The compositions of the invention may be administered to provide pre-exposure prophylaxis or after a subject has been exposed to a pathogen, such as a virus. The composition may be administered, e.g., 1, 2, 3, 4, 5, 6, 7, 8, 9, 10, 15, 20, 30, 35, 40, 45, 50, 55, or 60 minutes, 2, 4, 6, 10, 15, or 24 hours, 2, 3, 5, or 7 days, 2, 4, 6 or 8 weeks, or even 3, 4, or 6 months pre-exposure, or may be administered to the subject 15-30 minutes or 1, 2, 3, 4, 5, 6, 7, 8, 9, 10, 12, 20, 24, 48, 72 hours, or longer post-exposure to the pathogen (e.g., a viral pathogen).

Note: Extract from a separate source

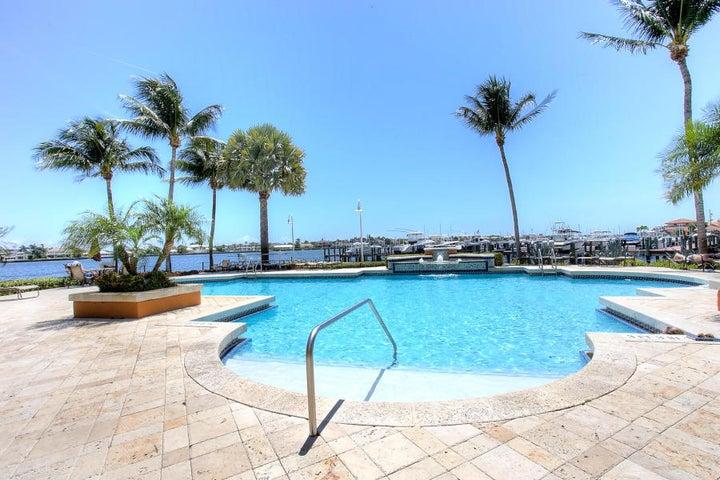127 Yacht Club Way, 305, Hypoluxo, FL 33462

When treating autoimmune disease or cancer, the compositions of the invention may be administered to the subject either before the occurrence of symptoms or a definitive diagnosis or after diagnosis or symptoms become evident. For example, the composition may be administered, e.g., immediately after diagnosis or the clinical recognition of symptoms or 2, 4, 6, 10, 15, or 24 hours, 2, 3, 5, or 7 days, 2, 4, 6 or 8 weeks, or even 3, 4, or 6 months after diagnosis or detection of symptoms.

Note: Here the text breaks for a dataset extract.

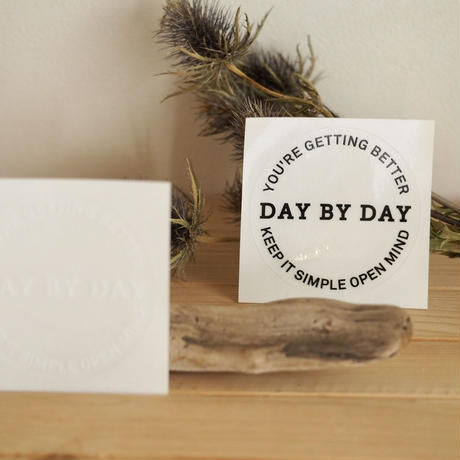 DAY BY DAYステッカー BLACK&WHITE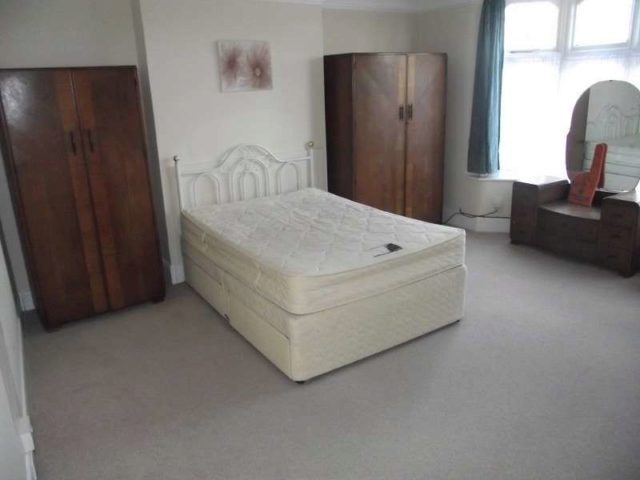 Image of 1 Bedroom Flat for sale in Bowes Park, N13 at Burford Gardens, London, N13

The compositions may be sterilized by conventional sterilization techniques, or may be sterile filtered. The resulting aqueous solutions may be packaged for use as is, or lyophilized, the lyophilized preparation may be administered in powder form or combined with a sterile aqueous carrier prior to administration. The pH of the preparations typically will be between 3 and 11, more preferably between 5 and 9 or between 6 and 8, and most preferably between 7 and 8, such as 7 to 7.5. The resulting compositions in solid form may be packaged in multiple single dose units, each containing a fixed amount of the IFN delivery vector (e.g., an Ad5 conIFN-α delivery vector) and, if desired, one or more immunomodulatory agents, such as in a sealed package of tablets or capsules, or in a suitable dry powder inhaler (DPI) capable of administering one or more doses.
Nasal or Pulmonary Delivery
There are several benefits of intranasal or pulmonary administration over, e.g., oral, intravascular, or intramuscular administration. In particular, an intranasal or pulmonary administration route is less harsh for an adenoviral vector system. There are fewer proteolytic enzymes present in, e.g., the nasal epithelium and the environment has a more neutral pH (i.e., it is less acidic). Also, the uptake of particles of the viral delivery vector would be more consistent in the nasal or pulmonary mucosa than in the gut where there would be more variation in the content of the intestinal lumen, and thus greater variability in the ability of the vector to transduce/transfect cells in that environment. Moreover, the nasal mucosa is well irrigated, and is thus a permeable mucosal site.
Thus, in an embodiment, the IFN-α delivery vector of the invention, and pharmaceutical compositions containing it, are delivered via an intranasal or pulmonary route in, e.g., lyophilized powder form, in an aerosolized liquid form, or in a gel form. These routes of administration avoid recognition of, e.g., the Ad5 vector by the host immune system, thereby bypassing any pre-existing immunity the host may have. In addition, intranasal and pulmonary delivery allow for easy administration in the event of the need for mass distribution.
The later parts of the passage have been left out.